[TEXTE DE L'EXERCICE]
——————

A ce moment-là, une grande dame mince vêtue d'un blouson en cuir noir, d'un jean, et chaussée de santiags, désigne la paire de lunettes à pois verts et bleus.
Et la paire de lunettes s'en va. Elle est contente car elle a enfin trouvé le nez de ses rêves."
 
Le moment de travail collectif., sur les mots, qui a permis d'obtenir ce texte, a été passionnant. Au départ, les hésitations qui ont précédé le choix du nom de la rue était supposée se dérouler l'histoire, on été nombreuses. Les enfants voulaient qu'elle porte le nom d'un écrivain qu’ils aimaient bien mais ils souhaitaient aussi le modifier un peu ce Ils se sont enfin mis d'accord sur Claude Nozière (un de leurs auteurs préférés est Jean-Paul Nozière).
 
Ils ont ensuite discuté sur le temps à utiliser : futur ou conditionnel présent ? Cette dernière solution a été retenue car, ont-ils déclaré, cette histoire est un rêve.
Pour rendre le texte plus vivant, ils ont enfin opté pour la première personne, alors que Magali s’était exprimée à la troisième.

——————

[DONNÉES PRÉSENTÉES]
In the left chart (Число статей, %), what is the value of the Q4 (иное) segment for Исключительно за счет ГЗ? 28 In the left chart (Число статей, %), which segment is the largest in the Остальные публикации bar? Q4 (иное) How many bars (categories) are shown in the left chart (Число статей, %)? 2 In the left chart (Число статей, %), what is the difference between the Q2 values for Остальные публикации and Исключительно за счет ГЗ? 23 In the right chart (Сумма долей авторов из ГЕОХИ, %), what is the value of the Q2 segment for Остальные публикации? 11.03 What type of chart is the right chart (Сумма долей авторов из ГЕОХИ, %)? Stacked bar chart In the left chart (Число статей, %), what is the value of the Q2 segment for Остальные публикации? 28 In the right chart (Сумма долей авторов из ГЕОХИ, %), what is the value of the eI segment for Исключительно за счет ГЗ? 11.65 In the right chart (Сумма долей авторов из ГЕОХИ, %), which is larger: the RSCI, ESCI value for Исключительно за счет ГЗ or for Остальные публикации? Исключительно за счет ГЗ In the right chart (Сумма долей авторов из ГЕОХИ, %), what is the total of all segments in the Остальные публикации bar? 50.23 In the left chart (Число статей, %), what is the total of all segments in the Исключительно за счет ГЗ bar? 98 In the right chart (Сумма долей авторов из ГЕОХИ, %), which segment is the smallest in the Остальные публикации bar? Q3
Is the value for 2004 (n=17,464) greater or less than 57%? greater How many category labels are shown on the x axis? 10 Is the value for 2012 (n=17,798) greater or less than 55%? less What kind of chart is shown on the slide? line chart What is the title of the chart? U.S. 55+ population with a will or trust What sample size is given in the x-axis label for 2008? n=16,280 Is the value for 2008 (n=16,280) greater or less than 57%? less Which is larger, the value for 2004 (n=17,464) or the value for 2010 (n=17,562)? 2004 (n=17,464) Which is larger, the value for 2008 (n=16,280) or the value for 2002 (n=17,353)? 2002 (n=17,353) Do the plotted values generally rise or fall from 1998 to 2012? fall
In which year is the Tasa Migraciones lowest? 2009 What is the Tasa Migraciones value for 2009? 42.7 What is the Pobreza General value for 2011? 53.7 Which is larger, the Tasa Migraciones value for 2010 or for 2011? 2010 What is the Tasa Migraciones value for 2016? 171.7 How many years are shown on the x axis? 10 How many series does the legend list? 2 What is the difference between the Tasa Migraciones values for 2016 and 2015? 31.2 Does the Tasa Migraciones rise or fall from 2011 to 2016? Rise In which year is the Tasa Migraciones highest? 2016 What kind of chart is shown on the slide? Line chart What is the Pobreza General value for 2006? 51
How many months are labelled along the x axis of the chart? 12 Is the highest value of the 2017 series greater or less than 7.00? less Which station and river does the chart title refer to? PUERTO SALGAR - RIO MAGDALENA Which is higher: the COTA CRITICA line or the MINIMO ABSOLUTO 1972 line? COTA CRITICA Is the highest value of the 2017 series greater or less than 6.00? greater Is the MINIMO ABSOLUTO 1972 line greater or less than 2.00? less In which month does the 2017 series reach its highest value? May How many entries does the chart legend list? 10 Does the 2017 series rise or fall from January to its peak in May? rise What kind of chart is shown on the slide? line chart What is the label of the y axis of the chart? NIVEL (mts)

——————

[EXPLOITER LES INFORMATIONS]
1/ Dans le texte de l'exercice, quel temps les enfants ont-ils retenu pour raconter leur histoire ?
2/ Poursuivez, s'il vous plaît, le texte de l'exercice sur le travail d'écriture des enfants après sa dernière phrase.

[RÉPONSES AUX CONSIGNES]
1/ Le conditionnel présent.

2/
Ils ont aussi décidé que l’école qu’ils allaient représenter serait la leur et qu’ils écriraient sur le dessin « École du Verdere t».
 
Les illustrations
 
Le vœu des enfants était de faire un livre « à l’italienne ». Ils ont tout de suite pensé au découpage de l’histoire en douze séquences auxquelles ils feraient correspondre douze dessins. Et ils se sont mis au travail, prévoyant –sans faire une seule entorse à cette règle- une page de texte, une page illustrée. Quelques dessins ont ainsi été faits, mais rapidement les enfants ont été bloqués. Ils restaient insatisfaits (moi aussi, mais j’étais incapable de les aider). Face à mon incompétence, je leur proposai de faire appel à Jean Renaud, professeur d’arts plastiques à l’École Normale d’Instituteurs, et partie prenante dans tous les travaux artistiques entrepris dans le cadre de notre projet d’école.
 
Le regard de l’autre
 
Dans un premier temps, Jean nous a fait observer plusieurs albums et il a invité chacun à réfléchir sur le mélange image-texte, les illustrations pleine page, double page, les images rectangulaires plus petites. Avec lui, nous avons vu que les dessins étaient à droite ou à gauche.
En fait, avec son aide, nous avons redécouvert la structure d’un livre du début à la fin.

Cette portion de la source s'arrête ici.